The Rab3 GTPase cycle modulates cardiomyocyte exocytosis and atrial natriuretic peptide release.

Abstract

Natriuretic peptides are produced predominantly by atrial cardiomyocytes in response to cardiovascular stress and attenuate cardiac maladaptation by reducing blood pressure, blood volume, and cardiac workload primarily through activation of natriuretic peptide receptors in the kidney and vasculature. However, mechanisms underlying cardiomyocyte exocytosis and natriuretic peptide secretion remain poorly defined.
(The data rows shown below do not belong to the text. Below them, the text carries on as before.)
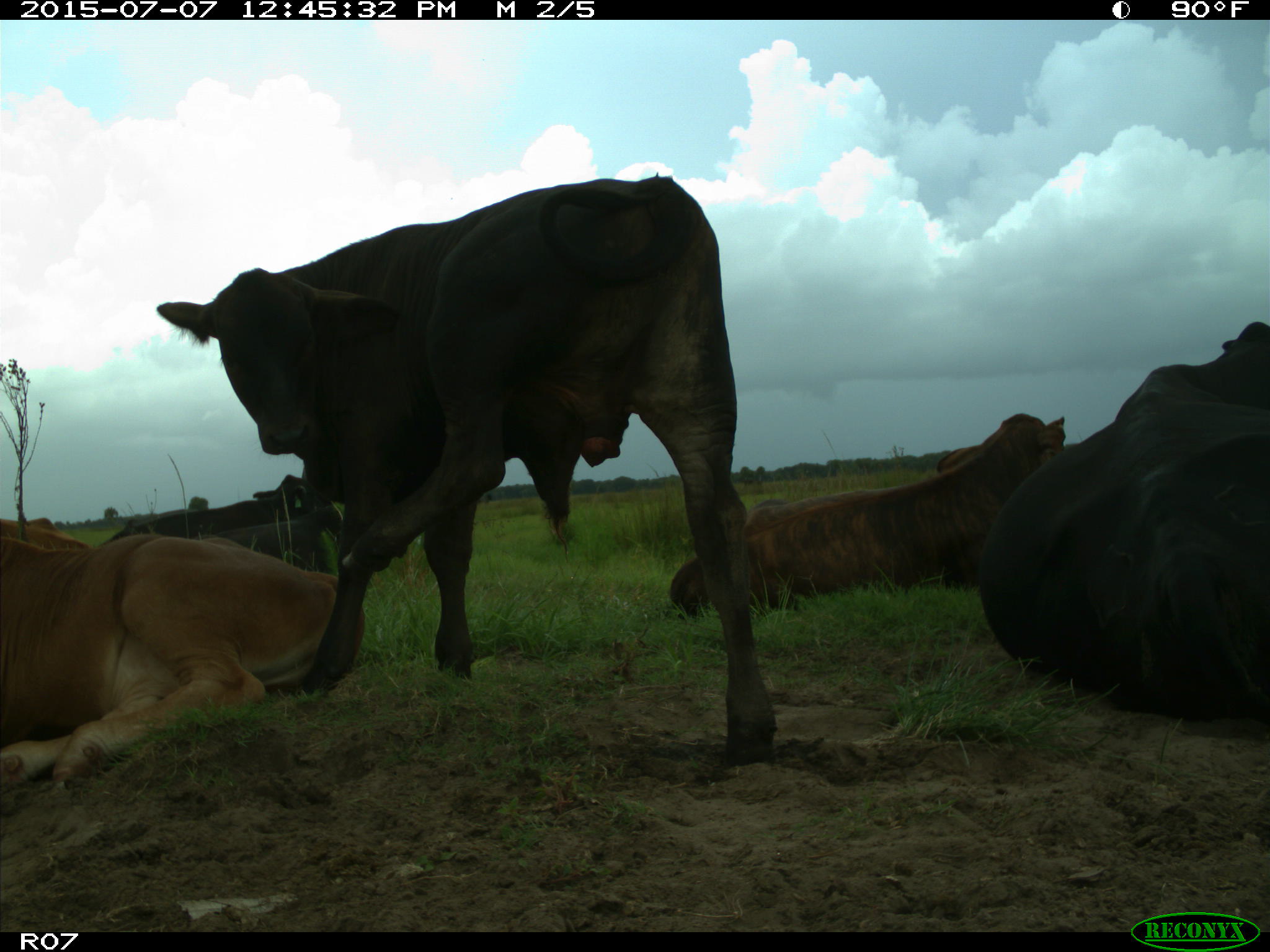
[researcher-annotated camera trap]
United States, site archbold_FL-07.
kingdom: Animalia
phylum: Chordata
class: Mammalia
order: Artiodactyla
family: Bovidae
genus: Bos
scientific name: Bos taurus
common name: domestic cow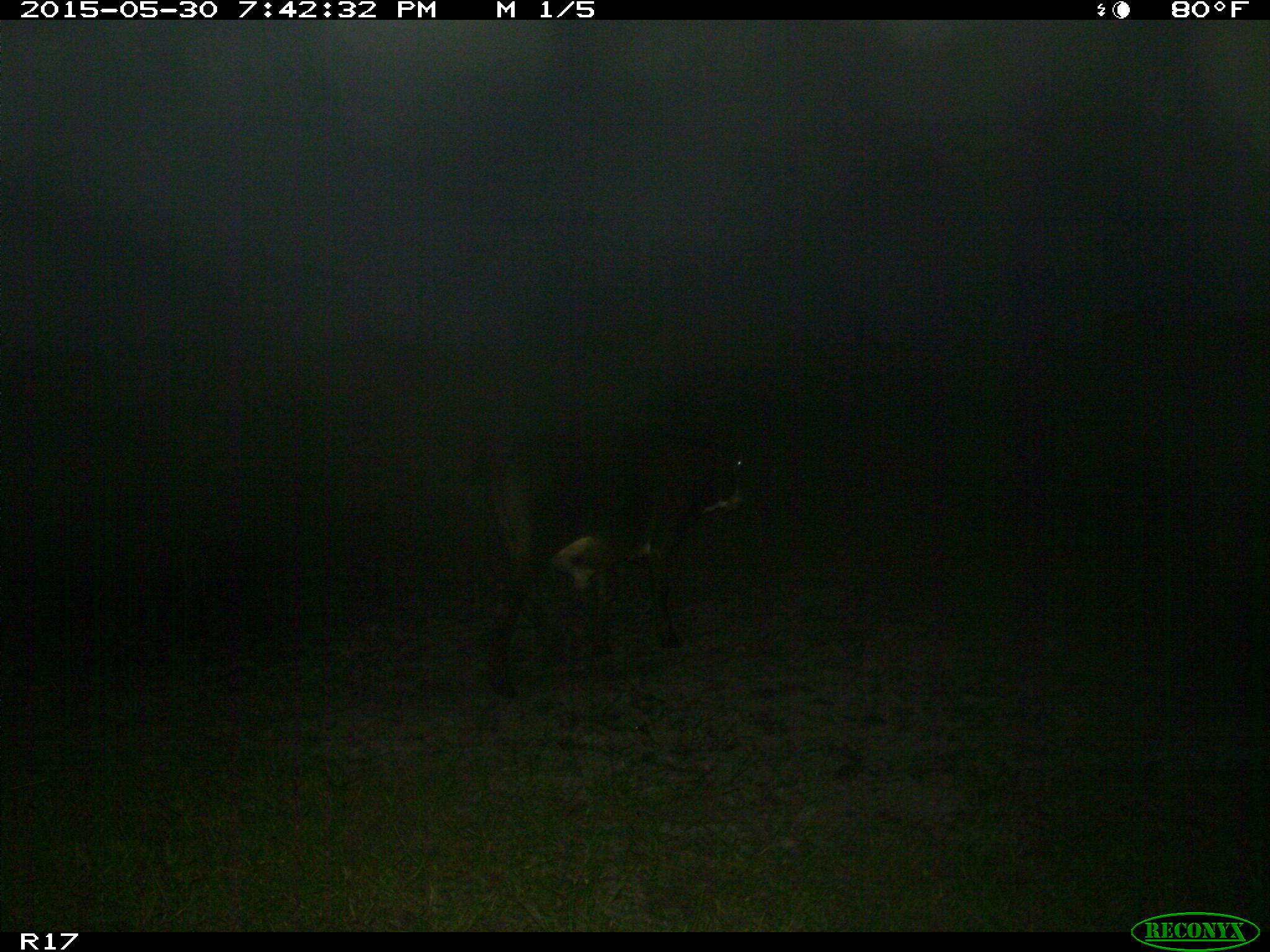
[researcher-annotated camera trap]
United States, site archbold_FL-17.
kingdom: Animalia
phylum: Chordata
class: Mammalia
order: Artiodactyla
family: Bovidae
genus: Bos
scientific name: Bos taurus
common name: domestic cow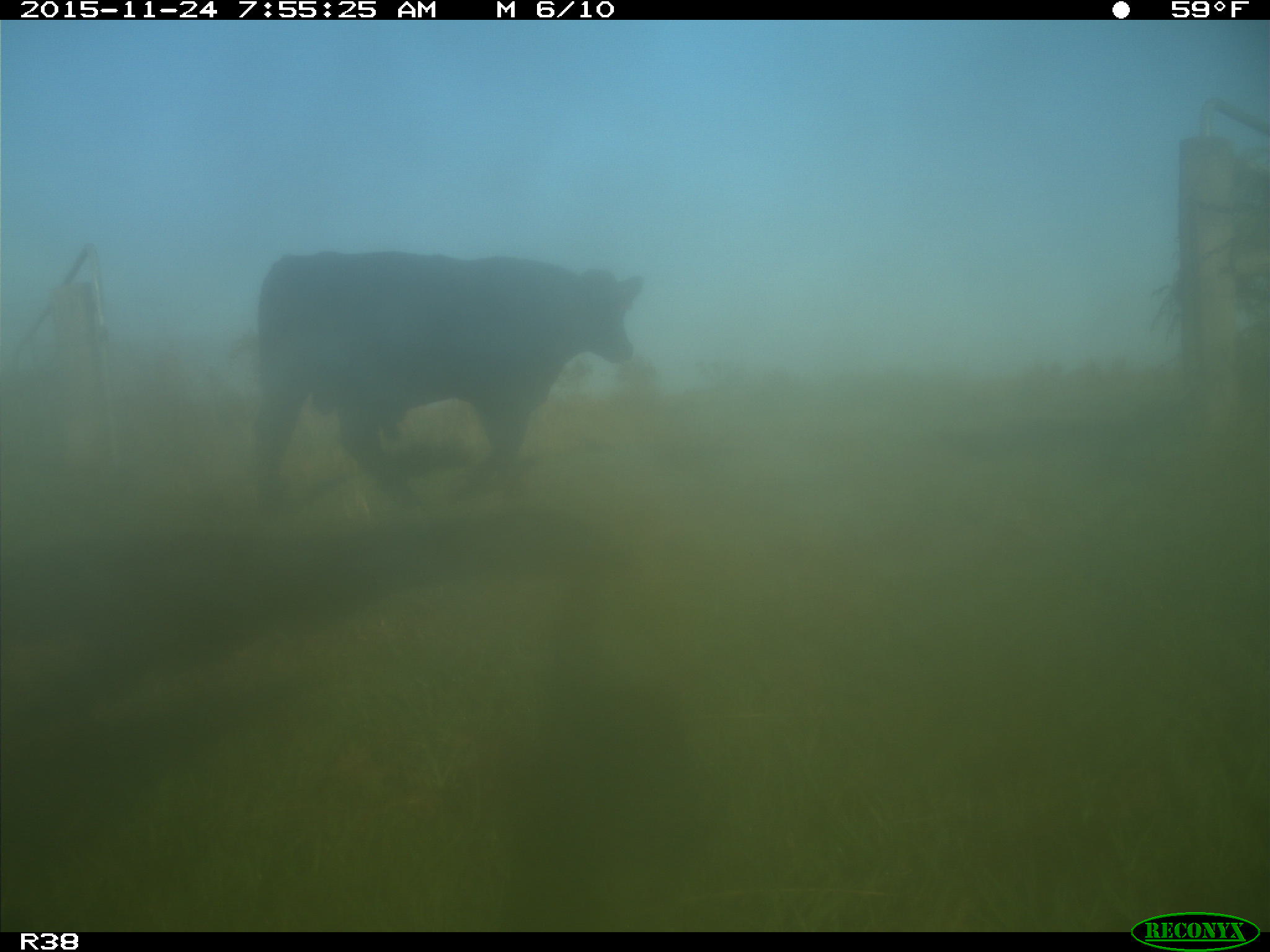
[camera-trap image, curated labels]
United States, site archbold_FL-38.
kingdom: Animalia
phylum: Chordata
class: Mammalia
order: Artiodactyla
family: Bovidae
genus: Bos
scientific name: Bos taurus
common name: domestic cow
Bos taurus (domestic cow).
Manipulation of Rab3a GTPase activity by Rab3gap1 was recently found to modulate atrial natriuretic peptide (ANP) release by cardiomyocytes. Here, we examined upstream signaling mechanisms and the role of the Rab3a GTPase cycle in exocytosis and ANP secretion by cardiomyocytes. Pharmacological inhibition of the heterotrimeric G protein subunit G⍺q suppressed ANP secretion at baseline and prevented GTP loading of Rab3a and ANP release in neonatal rat cardiomyocytes in response to phenylephrine (PE). Similar to agonist-induced activation of ANP secretion, genetic overexpression of a constitutively active, GTP-loaded Rab3a mutant (Q81L) in neonatal rat cardiomyocytes resulted in enhanced intracellular distribution of Rab3a at endomembranes peripheral to the Golgi and promotion of ANP release, indicating that enhancement of Rab3a activity is sufficient to elicit ANP secretion by cardiomyocytes. Collectively, these data indicate G⍺q signaling downstream of receptor activation and Rab3a-regulated secretory pathway activity and exocytosis facilitate ANP release by cardiomyocytes that could potentially be harnessed to antagonize hypertension and adverse cardiac remodeling in cardiovascular disease.